By developing a multi-year time series of precipitation, lysimeter, stream, and branch xylem water isotopes, we were able to estimate the seasonal origins of water in key pools and fluxes of the hydrological cycle as well as to generate two different estimates of the proportion of water in these pools and fluxes originating from recent precipitation. Our results demonstrate that lysimeter and stream waters were predominantly comprised of wet-season precipitation, even during dry seasons. However, branch xylem waters demonstrated intra-annual variation in their seasonal origins: xylem waters were comprised of wet-season precipitation during the wet season and dry-season precipitation during the dry season. In contrast with previous studies focusing on the spatial variation in the seasonal origins of water in soils, streams, and trees (Allen et al., 2019; Goldsmith et al., 2022; Martin et al., 2018), our results make use of high-frequency sampling to provide insights into temporal variation. Moreover, lysimeter and stream waters displayed low young and new water fractions compared to branch xylem waters, indicating that plants take up water that is younger than is found in other pools and fluxes. Though theoretical predictions lead us to expect water stored within ecosystems to have different ages than water flowing out of ecosystems, the water taken up by plants is expected to be older than water sustaining streamflow (e.g., Berghuijs and Allen, 2019). Here, we find that water taken up by plants is younger than water sustaining streamflow. The reasons for this difference merit further consideration. Coupling estimates of the seasonal origin index with the young and new water fractions can contribute to resolving the ages of waters transiting through terrestrial ecosystems.

4.1 Seasonal origins of water in trees and streams and implications for plant rooting depth

The SOI is a measure of the season from which the water in a particular pool or flux originated (Allen et al., 2019). For example, values approaching 1.0 indicate that the sample is mostly comprised of wet-season precipitation. In this study, lysimeter and stream waters display little intra-annual variability in SOIs, and the values estimated were nearly always  0, indicating that these hydrologic compartments were consistently supplied over time by a source of water predominantly comprised of wet-season precipitation. The hillslope and riparian lysimeters display similar SOIs, though the hillslope lysimeter SOI varies slightly more than the riparian lysimeter SOI. One possible explanation for the lack of variation in the riparian lysimeter SOI could be buffering of the water supply by hyporheic exchange.

▸ **DATA SUPPLIED**:
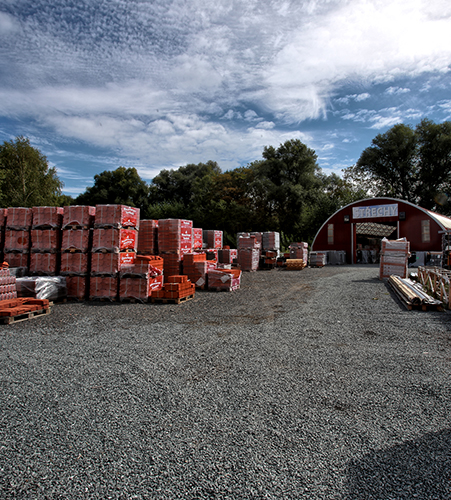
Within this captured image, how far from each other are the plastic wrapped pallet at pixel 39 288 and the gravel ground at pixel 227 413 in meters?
3.19

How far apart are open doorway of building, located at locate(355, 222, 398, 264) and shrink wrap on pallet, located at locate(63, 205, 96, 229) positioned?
26.6 meters

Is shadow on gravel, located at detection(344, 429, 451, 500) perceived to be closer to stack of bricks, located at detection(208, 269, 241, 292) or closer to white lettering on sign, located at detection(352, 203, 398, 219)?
stack of bricks, located at detection(208, 269, 241, 292)

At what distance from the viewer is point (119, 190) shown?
5381 cm

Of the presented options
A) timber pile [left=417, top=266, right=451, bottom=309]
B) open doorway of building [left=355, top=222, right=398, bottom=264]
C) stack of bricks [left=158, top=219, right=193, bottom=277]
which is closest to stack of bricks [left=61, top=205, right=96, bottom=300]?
stack of bricks [left=158, top=219, right=193, bottom=277]

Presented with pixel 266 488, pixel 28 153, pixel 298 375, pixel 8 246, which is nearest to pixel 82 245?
pixel 8 246

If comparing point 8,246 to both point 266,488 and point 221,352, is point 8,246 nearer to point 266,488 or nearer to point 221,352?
point 221,352

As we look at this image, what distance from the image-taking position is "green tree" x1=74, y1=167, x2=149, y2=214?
53625 millimetres

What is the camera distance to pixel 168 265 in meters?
14.5

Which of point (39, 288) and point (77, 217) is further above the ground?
point (77, 217)

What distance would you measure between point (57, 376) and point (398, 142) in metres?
52.8

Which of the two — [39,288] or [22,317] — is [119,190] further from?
[22,317]

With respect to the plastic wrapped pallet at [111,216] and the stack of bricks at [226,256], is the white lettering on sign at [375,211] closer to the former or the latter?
the stack of bricks at [226,256]

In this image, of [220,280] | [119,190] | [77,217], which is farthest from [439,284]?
[119,190]

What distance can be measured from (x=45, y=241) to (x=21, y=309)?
160 inches
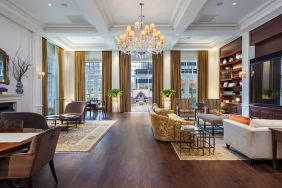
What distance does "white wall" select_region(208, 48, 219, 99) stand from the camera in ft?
44.2

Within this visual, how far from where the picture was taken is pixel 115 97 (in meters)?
13.8

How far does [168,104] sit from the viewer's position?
1356 cm

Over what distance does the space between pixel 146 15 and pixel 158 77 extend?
19.8ft

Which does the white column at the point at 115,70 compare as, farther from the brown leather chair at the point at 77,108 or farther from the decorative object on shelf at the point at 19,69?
the decorative object on shelf at the point at 19,69

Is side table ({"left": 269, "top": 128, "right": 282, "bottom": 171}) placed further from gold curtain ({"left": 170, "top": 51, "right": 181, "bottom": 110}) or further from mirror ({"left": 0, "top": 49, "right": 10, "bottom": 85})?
gold curtain ({"left": 170, "top": 51, "right": 181, "bottom": 110})

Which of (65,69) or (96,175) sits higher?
(65,69)

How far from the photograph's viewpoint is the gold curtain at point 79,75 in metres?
14.0

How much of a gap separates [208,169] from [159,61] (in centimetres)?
1047

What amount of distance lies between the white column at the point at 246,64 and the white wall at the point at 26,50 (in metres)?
8.34

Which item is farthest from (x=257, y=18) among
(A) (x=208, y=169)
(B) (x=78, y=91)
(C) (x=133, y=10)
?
(B) (x=78, y=91)

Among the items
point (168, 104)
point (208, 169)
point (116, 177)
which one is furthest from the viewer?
point (168, 104)

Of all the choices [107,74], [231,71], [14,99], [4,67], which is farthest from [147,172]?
[107,74]

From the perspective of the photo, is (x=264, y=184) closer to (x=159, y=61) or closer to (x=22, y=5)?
(x=22, y=5)

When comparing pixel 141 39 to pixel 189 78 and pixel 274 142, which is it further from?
pixel 189 78
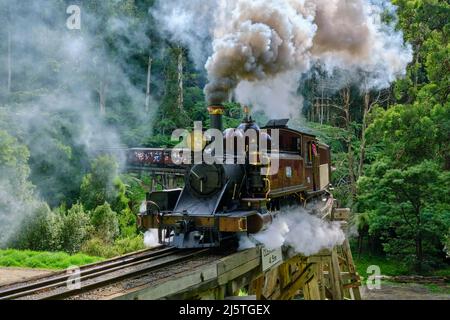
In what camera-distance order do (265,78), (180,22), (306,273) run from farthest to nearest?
(180,22) → (265,78) → (306,273)

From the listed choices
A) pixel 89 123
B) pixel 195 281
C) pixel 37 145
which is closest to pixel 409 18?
pixel 89 123

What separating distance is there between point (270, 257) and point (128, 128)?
783 inches

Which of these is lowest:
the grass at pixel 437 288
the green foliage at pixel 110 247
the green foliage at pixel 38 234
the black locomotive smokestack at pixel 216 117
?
the grass at pixel 437 288

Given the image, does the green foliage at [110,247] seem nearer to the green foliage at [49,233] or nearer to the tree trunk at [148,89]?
the green foliage at [49,233]

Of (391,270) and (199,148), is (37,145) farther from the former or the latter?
(391,270)

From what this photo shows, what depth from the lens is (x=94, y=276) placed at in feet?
18.4

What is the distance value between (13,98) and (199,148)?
54.1 feet

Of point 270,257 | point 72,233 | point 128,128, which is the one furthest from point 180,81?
point 270,257

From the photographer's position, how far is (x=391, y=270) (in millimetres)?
20391

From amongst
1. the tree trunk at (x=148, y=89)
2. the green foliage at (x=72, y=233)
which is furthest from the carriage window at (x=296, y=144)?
the tree trunk at (x=148, y=89)

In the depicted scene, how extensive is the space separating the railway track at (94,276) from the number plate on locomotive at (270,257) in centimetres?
80

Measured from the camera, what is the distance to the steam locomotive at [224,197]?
686 cm

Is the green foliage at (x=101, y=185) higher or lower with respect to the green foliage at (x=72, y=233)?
higher

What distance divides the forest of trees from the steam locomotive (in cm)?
829
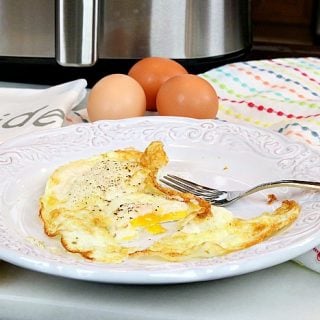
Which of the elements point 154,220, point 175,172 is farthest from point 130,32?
point 154,220

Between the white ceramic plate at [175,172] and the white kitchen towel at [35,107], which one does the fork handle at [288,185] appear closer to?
the white ceramic plate at [175,172]

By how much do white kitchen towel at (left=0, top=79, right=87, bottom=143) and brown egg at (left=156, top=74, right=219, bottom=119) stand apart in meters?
0.10

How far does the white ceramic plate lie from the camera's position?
533 millimetres

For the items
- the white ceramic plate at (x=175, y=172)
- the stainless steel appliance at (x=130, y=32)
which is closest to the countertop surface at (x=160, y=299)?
the white ceramic plate at (x=175, y=172)

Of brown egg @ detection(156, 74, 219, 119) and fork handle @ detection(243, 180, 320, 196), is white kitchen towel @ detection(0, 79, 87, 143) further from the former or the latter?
fork handle @ detection(243, 180, 320, 196)

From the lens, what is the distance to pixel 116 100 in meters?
0.86

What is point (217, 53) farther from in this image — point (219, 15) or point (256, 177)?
point (256, 177)

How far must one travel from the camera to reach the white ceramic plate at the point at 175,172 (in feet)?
1.75

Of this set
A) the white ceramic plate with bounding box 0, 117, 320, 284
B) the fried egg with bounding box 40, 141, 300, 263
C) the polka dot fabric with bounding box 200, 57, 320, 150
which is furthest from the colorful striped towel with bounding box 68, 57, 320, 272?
the fried egg with bounding box 40, 141, 300, 263

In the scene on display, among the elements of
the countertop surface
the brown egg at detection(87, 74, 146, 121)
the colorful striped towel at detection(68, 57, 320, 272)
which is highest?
the brown egg at detection(87, 74, 146, 121)

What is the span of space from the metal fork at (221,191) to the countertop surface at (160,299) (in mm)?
82

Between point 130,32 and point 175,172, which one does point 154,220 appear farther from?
point 130,32

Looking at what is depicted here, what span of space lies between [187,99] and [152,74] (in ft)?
0.25

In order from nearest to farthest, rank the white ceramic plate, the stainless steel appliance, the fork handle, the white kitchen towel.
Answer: the white ceramic plate
the fork handle
the white kitchen towel
the stainless steel appliance
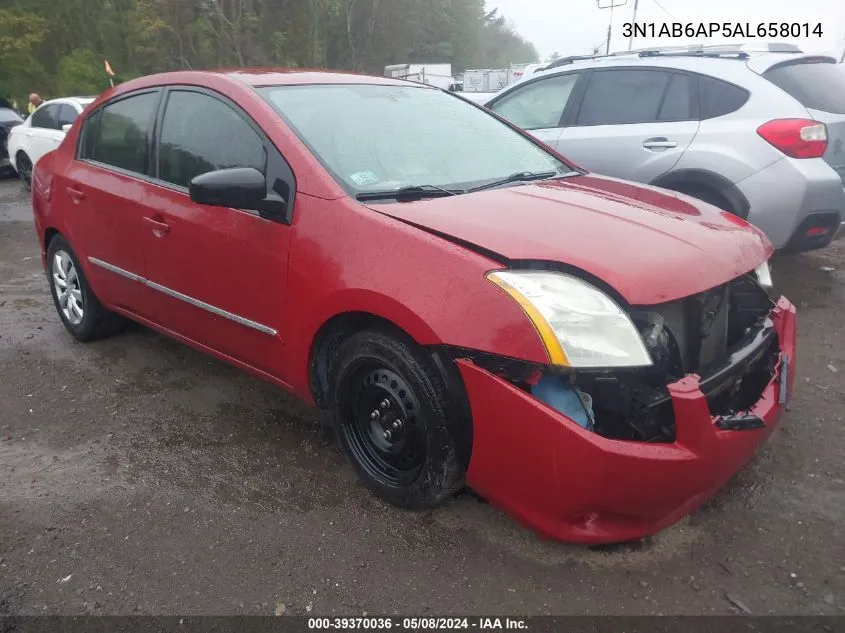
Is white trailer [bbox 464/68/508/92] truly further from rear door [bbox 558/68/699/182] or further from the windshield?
the windshield

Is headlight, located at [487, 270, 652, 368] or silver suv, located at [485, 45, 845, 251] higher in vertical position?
silver suv, located at [485, 45, 845, 251]

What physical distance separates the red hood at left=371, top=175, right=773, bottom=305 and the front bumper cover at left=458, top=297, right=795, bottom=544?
35cm

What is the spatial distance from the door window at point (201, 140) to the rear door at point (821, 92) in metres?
3.80

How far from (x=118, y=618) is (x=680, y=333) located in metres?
2.01

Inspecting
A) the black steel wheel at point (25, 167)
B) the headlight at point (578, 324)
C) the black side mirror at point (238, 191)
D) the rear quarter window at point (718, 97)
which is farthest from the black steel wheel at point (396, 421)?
the black steel wheel at point (25, 167)

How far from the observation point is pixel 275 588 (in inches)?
84.4

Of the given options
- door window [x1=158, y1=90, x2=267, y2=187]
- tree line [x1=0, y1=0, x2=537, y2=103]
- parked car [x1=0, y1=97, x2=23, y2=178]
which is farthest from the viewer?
tree line [x1=0, y1=0, x2=537, y2=103]

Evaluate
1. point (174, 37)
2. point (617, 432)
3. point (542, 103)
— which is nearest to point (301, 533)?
point (617, 432)

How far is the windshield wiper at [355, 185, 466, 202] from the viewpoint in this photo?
251 centimetres

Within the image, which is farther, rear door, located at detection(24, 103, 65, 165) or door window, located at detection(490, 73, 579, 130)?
rear door, located at detection(24, 103, 65, 165)

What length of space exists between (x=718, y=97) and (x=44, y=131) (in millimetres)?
9035

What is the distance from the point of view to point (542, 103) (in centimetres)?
571

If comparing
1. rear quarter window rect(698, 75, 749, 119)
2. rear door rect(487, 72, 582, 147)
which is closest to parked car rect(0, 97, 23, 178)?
rear door rect(487, 72, 582, 147)

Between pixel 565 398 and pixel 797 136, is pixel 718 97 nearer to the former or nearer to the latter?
pixel 797 136
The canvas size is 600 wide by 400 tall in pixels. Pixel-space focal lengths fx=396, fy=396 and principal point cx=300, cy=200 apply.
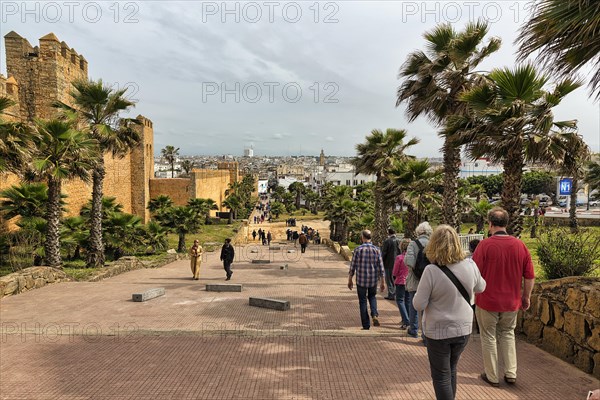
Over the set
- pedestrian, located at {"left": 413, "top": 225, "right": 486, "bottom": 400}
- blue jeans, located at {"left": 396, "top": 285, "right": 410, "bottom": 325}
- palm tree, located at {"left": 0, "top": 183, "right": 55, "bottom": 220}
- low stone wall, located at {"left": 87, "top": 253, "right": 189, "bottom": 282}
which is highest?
palm tree, located at {"left": 0, "top": 183, "right": 55, "bottom": 220}

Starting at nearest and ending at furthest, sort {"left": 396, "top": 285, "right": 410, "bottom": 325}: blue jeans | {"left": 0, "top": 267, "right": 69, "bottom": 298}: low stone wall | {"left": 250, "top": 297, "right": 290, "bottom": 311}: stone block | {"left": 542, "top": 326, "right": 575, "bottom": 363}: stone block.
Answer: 1. {"left": 542, "top": 326, "right": 575, "bottom": 363}: stone block
2. {"left": 396, "top": 285, "right": 410, "bottom": 325}: blue jeans
3. {"left": 250, "top": 297, "right": 290, "bottom": 311}: stone block
4. {"left": 0, "top": 267, "right": 69, "bottom": 298}: low stone wall

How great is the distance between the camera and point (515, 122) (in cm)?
772

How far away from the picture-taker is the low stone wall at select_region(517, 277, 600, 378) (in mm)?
4320

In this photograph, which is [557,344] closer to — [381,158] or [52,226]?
[52,226]

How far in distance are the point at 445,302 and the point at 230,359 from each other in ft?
9.26

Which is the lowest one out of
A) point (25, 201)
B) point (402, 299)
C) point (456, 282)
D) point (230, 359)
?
point (230, 359)

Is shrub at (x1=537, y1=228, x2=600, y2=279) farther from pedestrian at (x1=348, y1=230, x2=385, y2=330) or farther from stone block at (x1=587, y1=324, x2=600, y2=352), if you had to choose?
pedestrian at (x1=348, y1=230, x2=385, y2=330)

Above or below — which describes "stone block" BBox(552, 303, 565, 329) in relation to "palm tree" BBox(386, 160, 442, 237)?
below

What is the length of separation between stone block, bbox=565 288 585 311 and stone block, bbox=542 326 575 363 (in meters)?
0.37

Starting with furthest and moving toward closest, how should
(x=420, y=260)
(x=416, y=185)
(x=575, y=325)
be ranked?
(x=416, y=185), (x=420, y=260), (x=575, y=325)

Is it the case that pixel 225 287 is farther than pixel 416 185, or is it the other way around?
pixel 416 185

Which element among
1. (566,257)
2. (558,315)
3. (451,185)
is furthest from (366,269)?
(451,185)

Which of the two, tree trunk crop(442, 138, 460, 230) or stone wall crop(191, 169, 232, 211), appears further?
stone wall crop(191, 169, 232, 211)

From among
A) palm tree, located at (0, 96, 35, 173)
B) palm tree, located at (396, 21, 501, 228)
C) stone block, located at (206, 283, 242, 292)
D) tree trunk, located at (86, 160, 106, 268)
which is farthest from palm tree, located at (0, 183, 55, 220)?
palm tree, located at (396, 21, 501, 228)
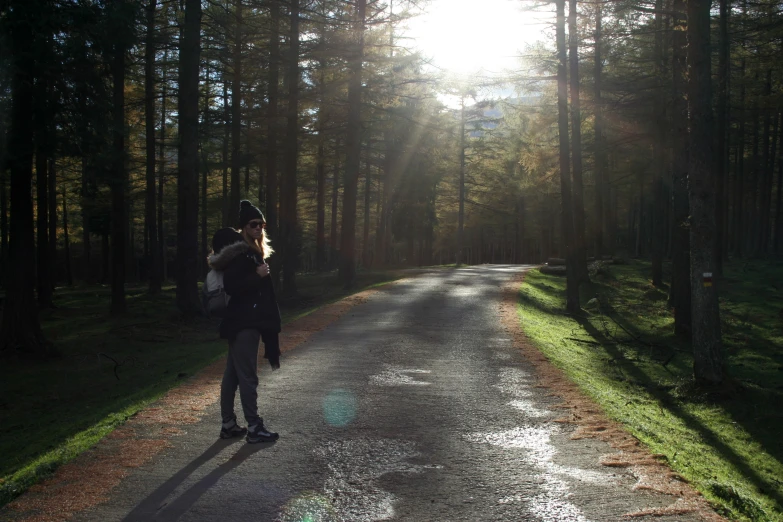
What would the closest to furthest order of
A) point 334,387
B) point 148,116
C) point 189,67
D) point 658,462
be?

▸ **PROBLEMS AND TASKS**:
1. Answer each question from the water isotope passage.
(a) Which waters showed intra-annual variation in their seasonal origins?
(b) How did the young and new water fractions of lysimeter and stream waters compare with those of branch xylem waters?
(c) What is offered as a possible explanation for the lack of variation in the riparian lysimeter SOI?
2. Summarize the water isotope passage in two sentences.

▸ **ANSWERS FOR THE EXERCISE**:
1.
(a) Branch xylem waters.
(b) They were low compared to those of branch xylem waters.
(c) Buffering of the water supply by hyporheic exchange.

2. Multi-year isotope records of precipitation, lysimeter, stream, and branch xylem water showed that lysimeter and stream waters were mostly wet-season precipitation even during dry seasons, while xylem waters came from wet-season precipitation in the wet season and dry-season precipitation in the dry season. Plants took up water younger than the water sustaining streamflow, although theory predicts it should be older.